Landbank-UCPB merger seen completed by early 2022
MANILA, Philippines—The merger of state-run lenders Land Bank of the Philippines and United Coconut Planters Bank (UCPB) will be completed early in 2022, after full approval by regulators, Landbank president and chief executive Cecilia Borromeo said on Thursday (Dec. 16).
While UCPB was not yet legally merged with Landbank, UCPB is now Landbank subsidiary, Borromeo said in a text message.
“We are currently working to get all necessary regulatory approvals. We expect the merger to be implemented during the first quarter of 2022,” Borromeo said.
Borromeo would not say which regulators have yet to approve the merger.
President Rodrigo Duterte in June issued Executive Order (EO) No. 142, which set into motion the two government financial institutions’ (GFIs) merger, and which will result in Landbank as the surviving entity.
In a message to clients and creditors of both Landbank and UCPB on Thursday, Borromeo assured a “smooth” merger process.
“Rest assured that your deposits will remain intact and secured, and that your bank transactions will be unhampered and uninterrupted,” Borromeo said.
“We shall also ensure that the rights of all depositors and clients are upheld and protected,” Borromeo added.
Borromeo said that the merger will result in a “stronger, more resilient and unified banking institution” which would also promote financial inclusion, especially among still unbanked and underserved Filipinos.
Put together, the merged Landbank-UCPB will make it the Philippines’ second biggest bank with about P2.7 trillion in combined assets, next only to BDO Unibank.
Borromeo said Landbank was “more than capable of absorbing the financial impact of its merger with UCPB.”
“The impact on its profitability, liquidity and solvency ratios will be manageable, and its performance ratios will remain comfortably above the standards set by the Bangko Sentral ng Pilipinas (BSP),” Borromeo said.
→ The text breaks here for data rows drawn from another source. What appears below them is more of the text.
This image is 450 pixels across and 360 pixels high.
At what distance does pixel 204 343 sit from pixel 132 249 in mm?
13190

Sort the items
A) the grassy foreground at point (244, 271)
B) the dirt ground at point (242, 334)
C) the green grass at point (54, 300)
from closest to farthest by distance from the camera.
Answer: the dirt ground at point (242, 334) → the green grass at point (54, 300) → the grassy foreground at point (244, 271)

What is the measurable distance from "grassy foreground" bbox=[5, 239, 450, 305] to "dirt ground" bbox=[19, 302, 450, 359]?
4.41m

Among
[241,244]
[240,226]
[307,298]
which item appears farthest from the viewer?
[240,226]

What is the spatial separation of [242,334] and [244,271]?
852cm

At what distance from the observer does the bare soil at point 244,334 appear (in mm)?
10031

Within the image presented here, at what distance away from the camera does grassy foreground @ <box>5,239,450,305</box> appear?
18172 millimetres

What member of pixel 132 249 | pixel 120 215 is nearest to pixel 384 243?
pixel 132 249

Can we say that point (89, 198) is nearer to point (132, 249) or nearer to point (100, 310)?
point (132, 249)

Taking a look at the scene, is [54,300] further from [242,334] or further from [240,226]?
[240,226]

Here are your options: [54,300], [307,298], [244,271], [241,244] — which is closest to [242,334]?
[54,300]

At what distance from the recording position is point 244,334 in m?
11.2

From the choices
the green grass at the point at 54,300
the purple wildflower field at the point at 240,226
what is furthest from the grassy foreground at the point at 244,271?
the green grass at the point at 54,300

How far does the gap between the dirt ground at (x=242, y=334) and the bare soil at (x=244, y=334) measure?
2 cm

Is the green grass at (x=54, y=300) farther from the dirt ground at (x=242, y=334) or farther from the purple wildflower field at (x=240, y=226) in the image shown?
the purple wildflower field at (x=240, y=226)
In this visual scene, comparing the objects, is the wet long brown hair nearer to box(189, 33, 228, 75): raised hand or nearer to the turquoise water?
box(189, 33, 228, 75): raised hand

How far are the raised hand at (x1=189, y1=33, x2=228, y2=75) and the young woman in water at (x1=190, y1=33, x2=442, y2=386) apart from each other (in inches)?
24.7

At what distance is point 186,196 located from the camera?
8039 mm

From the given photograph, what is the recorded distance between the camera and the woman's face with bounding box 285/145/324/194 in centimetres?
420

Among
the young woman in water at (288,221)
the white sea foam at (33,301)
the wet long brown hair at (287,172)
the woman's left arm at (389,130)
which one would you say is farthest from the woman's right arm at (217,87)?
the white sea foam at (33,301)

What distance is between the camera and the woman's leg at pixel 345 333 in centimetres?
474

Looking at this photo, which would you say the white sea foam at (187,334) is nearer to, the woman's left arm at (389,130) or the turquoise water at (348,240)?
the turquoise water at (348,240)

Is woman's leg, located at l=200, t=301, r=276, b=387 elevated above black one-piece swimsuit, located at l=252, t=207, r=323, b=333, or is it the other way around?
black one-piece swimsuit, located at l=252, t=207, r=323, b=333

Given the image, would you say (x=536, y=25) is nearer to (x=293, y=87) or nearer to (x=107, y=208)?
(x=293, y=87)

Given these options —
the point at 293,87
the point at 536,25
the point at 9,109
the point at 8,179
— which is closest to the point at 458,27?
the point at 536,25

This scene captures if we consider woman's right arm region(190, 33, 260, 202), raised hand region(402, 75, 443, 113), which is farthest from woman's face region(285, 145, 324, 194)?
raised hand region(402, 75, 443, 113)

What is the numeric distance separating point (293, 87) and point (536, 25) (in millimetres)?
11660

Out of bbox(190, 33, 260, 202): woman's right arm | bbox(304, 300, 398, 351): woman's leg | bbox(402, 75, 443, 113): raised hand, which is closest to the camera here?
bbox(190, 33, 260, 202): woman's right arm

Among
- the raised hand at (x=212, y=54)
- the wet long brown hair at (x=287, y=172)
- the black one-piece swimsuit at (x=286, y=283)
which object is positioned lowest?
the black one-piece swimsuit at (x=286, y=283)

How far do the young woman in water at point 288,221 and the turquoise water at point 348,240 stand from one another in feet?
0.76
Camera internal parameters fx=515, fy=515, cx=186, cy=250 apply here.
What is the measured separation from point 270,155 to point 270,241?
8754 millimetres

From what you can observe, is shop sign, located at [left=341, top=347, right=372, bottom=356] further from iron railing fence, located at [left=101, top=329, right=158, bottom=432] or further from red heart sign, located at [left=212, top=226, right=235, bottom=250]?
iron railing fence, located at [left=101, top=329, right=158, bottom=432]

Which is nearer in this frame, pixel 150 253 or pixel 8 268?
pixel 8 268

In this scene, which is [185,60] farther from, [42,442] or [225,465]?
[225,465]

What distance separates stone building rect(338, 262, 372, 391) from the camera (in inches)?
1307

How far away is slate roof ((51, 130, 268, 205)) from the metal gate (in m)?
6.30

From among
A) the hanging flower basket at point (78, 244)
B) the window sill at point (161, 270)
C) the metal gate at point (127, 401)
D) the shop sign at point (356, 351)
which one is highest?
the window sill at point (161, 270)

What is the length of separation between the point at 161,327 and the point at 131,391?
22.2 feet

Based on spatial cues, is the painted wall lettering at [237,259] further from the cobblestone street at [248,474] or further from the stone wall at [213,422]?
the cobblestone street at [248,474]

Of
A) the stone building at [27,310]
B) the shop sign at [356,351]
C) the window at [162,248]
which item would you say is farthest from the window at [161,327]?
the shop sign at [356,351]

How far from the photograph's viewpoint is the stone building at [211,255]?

According to industry sources, the government had moved to merge the two banks as UCPB’s capital adequacy ratio (CAR) had been set to fall below the BSP’s mandatory level.
Had it not been for the state-run Philippine Deposit Insurance Corp.’s (PDIC) capital notes, which saved UCPB in the past, the bank would have been non-compliant with the CAR requirement, sources said.
In July of last year, PDIC president and chief executive Roberto Tan said “the government has been supporting UCPB since the PDIC granted financial assistance in 2003 as part of the bank’s recapitalization program,” including the restructuring of a portion of the PDIC’s assistance into P12-billion convertible capital notes in 2019.
“The government, through the Bureau of the Treasury, also maintains substantial deposits” in UCPB, Tan added.
It was also in July of last year when the government abandoned its previous plan to privatize UCPB and instead raised its stake in the bank to 97 percent from 75 percent previously.
Tan said the government’s majority stake in UCPB was a reaffirmation of its commitment to support the bank.
Borromeo said the forthcoming merger will also benefit the two banks’ clients like farmers and the agriculture sector, as they would be able to access a bigger network of ATMs and branches offering more products as well as services.